Your objective
Return every line below as is, leaving out the pictures.

Excerpted data
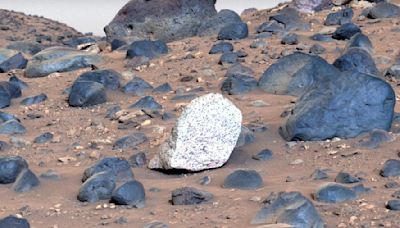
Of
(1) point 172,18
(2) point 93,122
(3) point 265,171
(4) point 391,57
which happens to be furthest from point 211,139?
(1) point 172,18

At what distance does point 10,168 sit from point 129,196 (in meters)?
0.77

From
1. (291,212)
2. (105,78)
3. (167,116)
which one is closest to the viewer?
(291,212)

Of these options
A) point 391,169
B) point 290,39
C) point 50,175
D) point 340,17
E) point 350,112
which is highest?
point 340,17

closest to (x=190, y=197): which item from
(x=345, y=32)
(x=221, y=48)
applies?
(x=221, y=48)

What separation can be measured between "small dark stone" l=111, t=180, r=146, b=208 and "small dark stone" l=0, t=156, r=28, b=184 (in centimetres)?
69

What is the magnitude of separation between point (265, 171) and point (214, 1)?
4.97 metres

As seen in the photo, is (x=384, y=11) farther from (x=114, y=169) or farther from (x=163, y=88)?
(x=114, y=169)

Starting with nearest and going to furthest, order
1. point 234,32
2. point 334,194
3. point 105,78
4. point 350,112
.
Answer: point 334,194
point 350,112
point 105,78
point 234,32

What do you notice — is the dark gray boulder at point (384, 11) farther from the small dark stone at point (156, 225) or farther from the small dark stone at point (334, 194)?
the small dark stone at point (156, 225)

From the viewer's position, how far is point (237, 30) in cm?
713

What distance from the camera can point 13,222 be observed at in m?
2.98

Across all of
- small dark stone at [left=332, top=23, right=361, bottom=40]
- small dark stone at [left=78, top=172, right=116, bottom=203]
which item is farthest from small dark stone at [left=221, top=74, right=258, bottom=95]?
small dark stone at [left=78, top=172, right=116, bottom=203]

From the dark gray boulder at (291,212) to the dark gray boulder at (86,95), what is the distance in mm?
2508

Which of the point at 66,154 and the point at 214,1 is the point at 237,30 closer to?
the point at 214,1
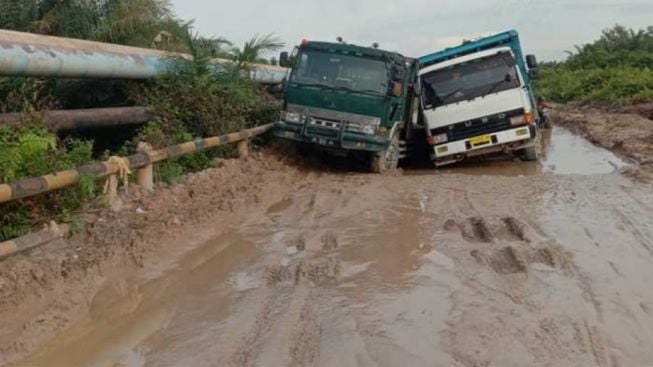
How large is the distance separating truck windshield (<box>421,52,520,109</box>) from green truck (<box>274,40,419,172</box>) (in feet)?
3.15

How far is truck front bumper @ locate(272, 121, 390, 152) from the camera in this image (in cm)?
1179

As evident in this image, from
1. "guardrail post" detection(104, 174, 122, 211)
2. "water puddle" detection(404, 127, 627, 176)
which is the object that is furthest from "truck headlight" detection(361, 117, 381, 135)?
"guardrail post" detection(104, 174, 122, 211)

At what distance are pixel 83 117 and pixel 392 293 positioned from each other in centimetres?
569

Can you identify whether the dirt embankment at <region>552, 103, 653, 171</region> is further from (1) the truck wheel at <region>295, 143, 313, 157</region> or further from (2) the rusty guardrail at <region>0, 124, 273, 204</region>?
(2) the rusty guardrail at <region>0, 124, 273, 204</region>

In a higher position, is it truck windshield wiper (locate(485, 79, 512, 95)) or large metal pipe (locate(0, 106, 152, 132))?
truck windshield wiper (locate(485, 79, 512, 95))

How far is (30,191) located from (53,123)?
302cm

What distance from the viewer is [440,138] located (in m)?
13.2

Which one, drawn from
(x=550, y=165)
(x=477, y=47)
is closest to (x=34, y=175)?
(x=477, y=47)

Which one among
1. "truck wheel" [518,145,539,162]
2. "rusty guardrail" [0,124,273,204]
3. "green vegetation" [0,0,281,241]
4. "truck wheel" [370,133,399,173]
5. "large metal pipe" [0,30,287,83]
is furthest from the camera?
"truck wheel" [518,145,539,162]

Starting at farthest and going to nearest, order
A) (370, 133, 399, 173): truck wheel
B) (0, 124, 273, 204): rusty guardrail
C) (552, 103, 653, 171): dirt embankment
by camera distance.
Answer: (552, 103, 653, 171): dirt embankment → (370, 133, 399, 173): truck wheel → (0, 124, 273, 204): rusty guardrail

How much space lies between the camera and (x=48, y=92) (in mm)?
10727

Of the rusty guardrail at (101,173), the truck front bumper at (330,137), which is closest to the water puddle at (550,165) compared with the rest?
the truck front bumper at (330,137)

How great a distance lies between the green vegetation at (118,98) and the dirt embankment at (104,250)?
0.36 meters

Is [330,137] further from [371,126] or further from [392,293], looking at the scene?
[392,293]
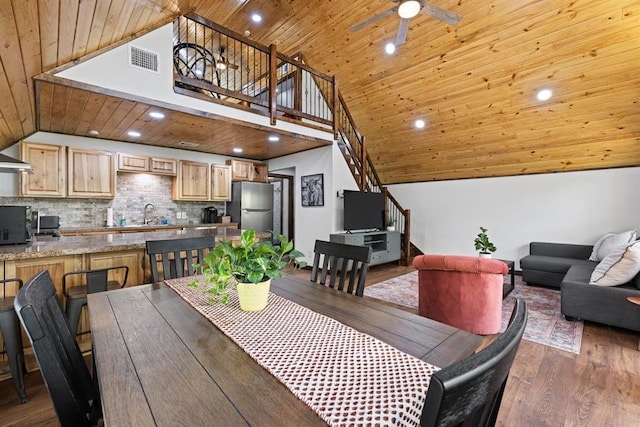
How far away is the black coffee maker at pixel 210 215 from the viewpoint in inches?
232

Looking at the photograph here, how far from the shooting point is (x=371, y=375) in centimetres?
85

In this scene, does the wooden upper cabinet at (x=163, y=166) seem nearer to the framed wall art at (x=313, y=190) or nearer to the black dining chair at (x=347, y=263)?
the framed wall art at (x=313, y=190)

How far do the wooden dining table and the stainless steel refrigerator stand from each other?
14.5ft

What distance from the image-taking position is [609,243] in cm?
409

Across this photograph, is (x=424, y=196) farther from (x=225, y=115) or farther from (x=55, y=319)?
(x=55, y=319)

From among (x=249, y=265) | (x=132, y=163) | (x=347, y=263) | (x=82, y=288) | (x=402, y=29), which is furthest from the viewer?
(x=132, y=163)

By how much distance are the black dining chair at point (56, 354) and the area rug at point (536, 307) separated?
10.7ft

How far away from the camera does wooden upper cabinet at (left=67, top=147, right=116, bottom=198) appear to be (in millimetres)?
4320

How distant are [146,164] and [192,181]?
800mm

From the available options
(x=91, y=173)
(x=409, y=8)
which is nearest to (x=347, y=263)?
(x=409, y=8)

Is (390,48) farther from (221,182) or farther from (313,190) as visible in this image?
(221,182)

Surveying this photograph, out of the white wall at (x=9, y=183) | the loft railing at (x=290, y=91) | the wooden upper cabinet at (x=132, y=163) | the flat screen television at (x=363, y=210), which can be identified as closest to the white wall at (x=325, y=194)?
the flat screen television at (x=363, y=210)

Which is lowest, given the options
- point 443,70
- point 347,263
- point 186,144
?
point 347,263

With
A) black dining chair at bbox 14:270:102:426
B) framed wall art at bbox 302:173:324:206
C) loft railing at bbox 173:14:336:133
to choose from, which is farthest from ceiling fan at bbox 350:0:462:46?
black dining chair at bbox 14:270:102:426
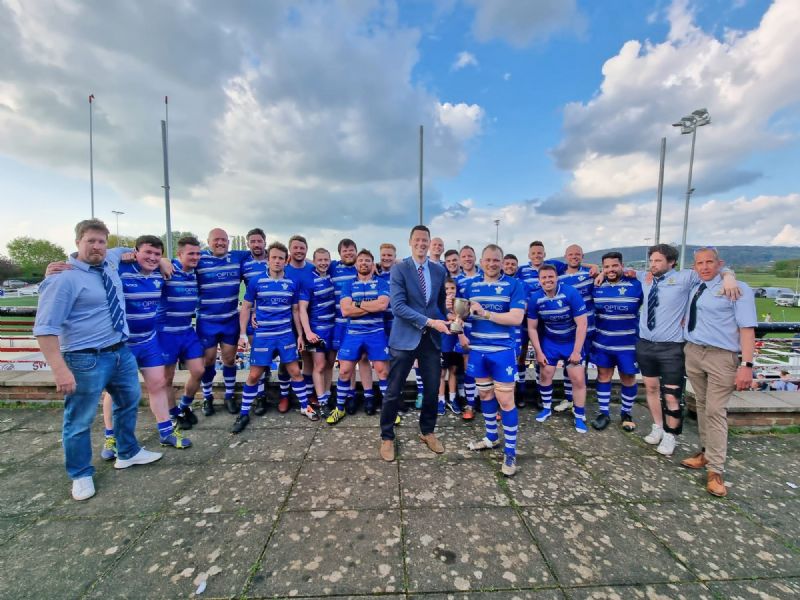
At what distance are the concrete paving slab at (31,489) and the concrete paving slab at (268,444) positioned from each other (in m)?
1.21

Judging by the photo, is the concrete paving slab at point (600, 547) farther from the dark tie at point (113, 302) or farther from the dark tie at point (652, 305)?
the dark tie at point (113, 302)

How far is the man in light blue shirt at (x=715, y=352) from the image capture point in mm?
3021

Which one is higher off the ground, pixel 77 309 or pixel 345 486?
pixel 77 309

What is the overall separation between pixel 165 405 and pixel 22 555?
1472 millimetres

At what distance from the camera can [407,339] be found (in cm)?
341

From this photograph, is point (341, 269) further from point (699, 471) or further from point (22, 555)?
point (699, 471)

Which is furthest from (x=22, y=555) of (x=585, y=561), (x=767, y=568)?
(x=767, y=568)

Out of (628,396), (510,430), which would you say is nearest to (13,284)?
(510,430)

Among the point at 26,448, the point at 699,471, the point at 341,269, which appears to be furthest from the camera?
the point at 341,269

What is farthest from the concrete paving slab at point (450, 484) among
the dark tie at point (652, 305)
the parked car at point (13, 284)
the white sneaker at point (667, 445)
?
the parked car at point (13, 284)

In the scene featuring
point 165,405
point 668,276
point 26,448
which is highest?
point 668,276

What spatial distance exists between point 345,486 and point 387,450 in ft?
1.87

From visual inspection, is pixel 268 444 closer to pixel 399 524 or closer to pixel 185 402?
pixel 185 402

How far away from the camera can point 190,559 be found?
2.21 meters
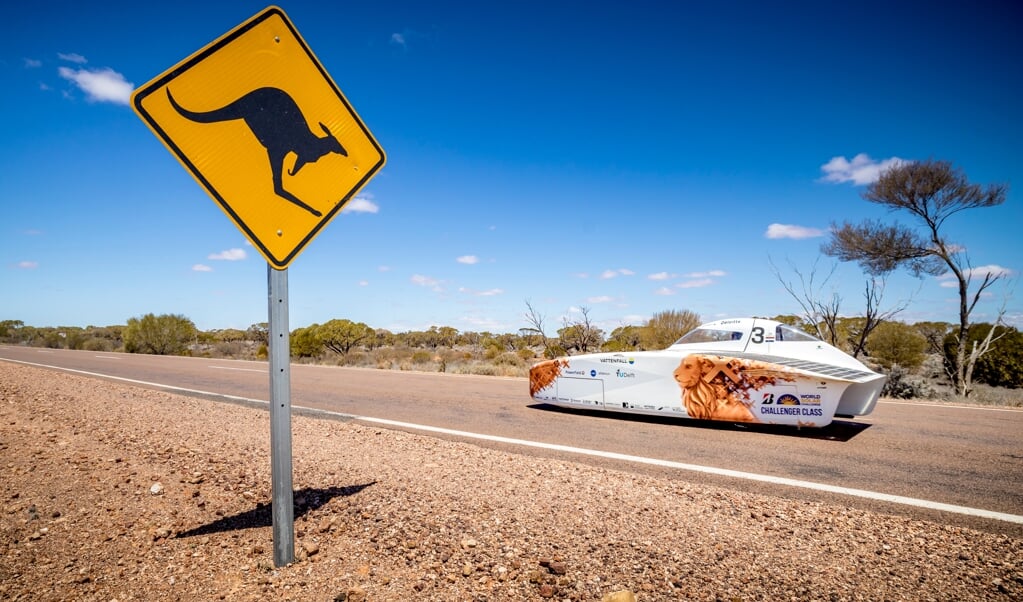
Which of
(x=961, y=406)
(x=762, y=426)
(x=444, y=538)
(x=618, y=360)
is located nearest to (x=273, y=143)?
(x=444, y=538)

Task answer
Of
(1) point 172,18
(2) point 93,122
(3) point 265,171
(4) point 391,57
which happens to be furthest from point 211,139?
(1) point 172,18

At what distance does point 10,168 sit from point 129,196 (in meters)?
0.77

From
1. (291,212)
2. (105,78)
3. (167,116)
which one is closest to the viewer?
(291,212)

Of these options
A) point 391,169
B) point 290,39
C) point 50,175
D) point 340,17
E) point 350,112
which is highest?
point 340,17

closest to (x=190, y=197): which item from
(x=345, y=32)
(x=221, y=48)
applies?
(x=221, y=48)

What separation can be measured between "small dark stone" l=111, t=180, r=146, b=208 and "small dark stone" l=0, t=156, r=28, b=184 (in centimetres)?
69

What is the magnitude of separation between point (265, 171) and point (214, 1)?
4.97 metres

As seen in the photo, is (x=384, y=11) farther from (x=114, y=169) or farther from (x=163, y=88)?
(x=114, y=169)

Starting with nearest and going to furthest, order
1. point 234,32
2. point 334,194
3. point 105,78
4. point 350,112
.
Answer: point 334,194
point 350,112
point 105,78
point 234,32

What do you notice — is the dark gray boulder at point (384, 11) farther from the small dark stone at point (156, 225) or farther from the small dark stone at point (334, 194)?
the small dark stone at point (156, 225)

From the viewer's position, how far is point (237, 30) in cm?
713

What distance from the camera can point 13,222 be observed at in m?
2.98

Across all of
- small dark stone at [left=332, top=23, right=361, bottom=40]
- small dark stone at [left=78, top=172, right=116, bottom=203]
which item is farthest from small dark stone at [left=221, top=74, right=258, bottom=95]?
small dark stone at [left=78, top=172, right=116, bottom=203]

From the dark gray boulder at (291,212) to the dark gray boulder at (86,95), what is the distance in mm?
2508

Which of the point at 66,154 and the point at 214,1 is the point at 237,30 closer to?
the point at 214,1
How large is the distance separating truck windshield (<box>421,52,520,109</box>) from green truck (<box>274,40,419,172</box>) (in feet)?
3.15

How far is truck front bumper @ locate(272, 121, 390, 152) from the camera in this image (in cm)?
1179

As evident in this image, from
1. "guardrail post" detection(104, 174, 122, 211)
2. "water puddle" detection(404, 127, 627, 176)
which is the object that is furthest from "truck headlight" detection(361, 117, 381, 135)?
"guardrail post" detection(104, 174, 122, 211)

At what distance are pixel 83 117 and pixel 392 293 positioned from each other in centimetres?
569

Can you identify whether the dirt embankment at <region>552, 103, 653, 171</region> is further from (1) the truck wheel at <region>295, 143, 313, 157</region> or further from (2) the rusty guardrail at <region>0, 124, 273, 204</region>?
(2) the rusty guardrail at <region>0, 124, 273, 204</region>

In a higher position, is it truck windshield wiper (locate(485, 79, 512, 95)) or large metal pipe (locate(0, 106, 152, 132))?
truck windshield wiper (locate(485, 79, 512, 95))

How far is (30,191) located from (53,123)?
302cm

What distance from the viewer is [440,138] located (in m)?
13.2

Which one, drawn from
(x=550, y=165)
(x=477, y=47)
is closest to (x=34, y=175)?
(x=477, y=47)

Which one among
1. "truck wheel" [518,145,539,162]
2. "rusty guardrail" [0,124,273,204]
3. "green vegetation" [0,0,281,241]
4. "truck wheel" [370,133,399,173]
5. "large metal pipe" [0,30,287,83]
is furthest from the camera?
"truck wheel" [518,145,539,162]

Starting at farthest and going to nearest, order
A) (370, 133, 399, 173): truck wheel
B) (0, 124, 273, 204): rusty guardrail
C) (552, 103, 653, 171): dirt embankment
by camera distance.
Answer: (552, 103, 653, 171): dirt embankment → (370, 133, 399, 173): truck wheel → (0, 124, 273, 204): rusty guardrail

How much space lies between the camera and (x=48, y=92) (in mm)?
10727

Of the rusty guardrail at (101,173), the truck front bumper at (330,137), which is closest to the water puddle at (550,165) compared with the rest?
the truck front bumper at (330,137)

How great a distance lies between the green vegetation at (118,98) and the dirt embankment at (104,250)?
0.36 meters

Is [330,137] further from [371,126] or further from [392,293], looking at the scene?
[392,293]
How far away is the black coffee maker at pixel 210 215 from the viewpoint in inches?
232

Looking at the photograph here, how far from the shooting point is (x=371, y=375) in centimetres?
85

In this scene, does the wooden upper cabinet at (x=163, y=166) seem nearer to the framed wall art at (x=313, y=190) or nearer to the black dining chair at (x=347, y=263)?
the framed wall art at (x=313, y=190)

How far do the wooden dining table and the stainless steel refrigerator stand from each other?
14.5ft

What distance from the image-taking position is [609,243] in cm?
409

Across this photograph, is (x=424, y=196) farther from (x=225, y=115) or farther from (x=55, y=319)?
(x=55, y=319)

From among (x=249, y=265) | (x=132, y=163) | (x=347, y=263) | (x=82, y=288) | (x=402, y=29), which is furthest from the viewer?
(x=132, y=163)

By how much distance are the black dining chair at point (56, 354) and the area rug at point (536, 307) separated?
10.7ft

How far away from the camera does wooden upper cabinet at (left=67, top=147, right=116, bottom=198) appear to be (in millimetres)?
4320

How distant are [146,164] and [192,181]?
800mm

From the available options
(x=91, y=173)
(x=409, y=8)
which is nearest to (x=347, y=263)?
(x=409, y=8)

Is (390,48) farther from (221,182) or farther from (313,190) as visible in this image?
(221,182)

Surveying this photograph, out of the white wall at (x=9, y=183) | the loft railing at (x=290, y=91) | the wooden upper cabinet at (x=132, y=163) | the flat screen television at (x=363, y=210), which can be identified as closest to the white wall at (x=325, y=194)?
the flat screen television at (x=363, y=210)

Which is lowest, given the options
- point 443,70
- point 347,263
- point 186,144
?
point 347,263

With
A) black dining chair at bbox 14:270:102:426
B) framed wall art at bbox 302:173:324:206
C) loft railing at bbox 173:14:336:133
to choose from, which is farthest from ceiling fan at bbox 350:0:462:46?
black dining chair at bbox 14:270:102:426
At what distance are the concrete paving slab at (31,489) and the concrete paving slab at (268,444) positioned from each other (in m)?
1.21

Judging by the photo, is the concrete paving slab at point (600, 547) farther from the dark tie at point (113, 302) or farther from the dark tie at point (652, 305)?
the dark tie at point (113, 302)

How far is the man in light blue shirt at (x=715, y=352) from the image capture point in mm?
3021

Which one is higher off the ground, pixel 77 309 or pixel 345 486?
pixel 77 309

What is the overall separation between pixel 165 405 and pixel 22 555?
1472 millimetres

At what distance from the camera can [407,339] be found (in cm)?
341

From this photograph, is point (341, 269) further from point (699, 471) or further from point (22, 555)?
point (699, 471)

Which is furthest from (x=22, y=555) of (x=585, y=561), (x=767, y=568)?
(x=767, y=568)

Out of (628,396), (510,430), which would you say is nearest to (13,284)?
(510,430)

Among the point at 26,448, the point at 699,471, the point at 341,269, which appears to be furthest from the camera?
the point at 341,269

What is farthest from the concrete paving slab at point (450, 484) among
the dark tie at point (652, 305)
the parked car at point (13, 284)
the white sneaker at point (667, 445)
?
the parked car at point (13, 284)

In the scene featuring
point 165,405
point 668,276
point 26,448
which is highest?
point 668,276

What spatial distance exists between point 345,486 and point 387,450 in ft?
1.87

From visual inspection, is pixel 268 444 closer to pixel 399 524 or closer to pixel 185 402?
pixel 185 402

How far away from the camera can point 190,559 be found?
2.21 meters
Which of
(x=961, y=406)
(x=762, y=426)
(x=444, y=538)
(x=618, y=360)
is located nearest to (x=273, y=143)?
(x=444, y=538)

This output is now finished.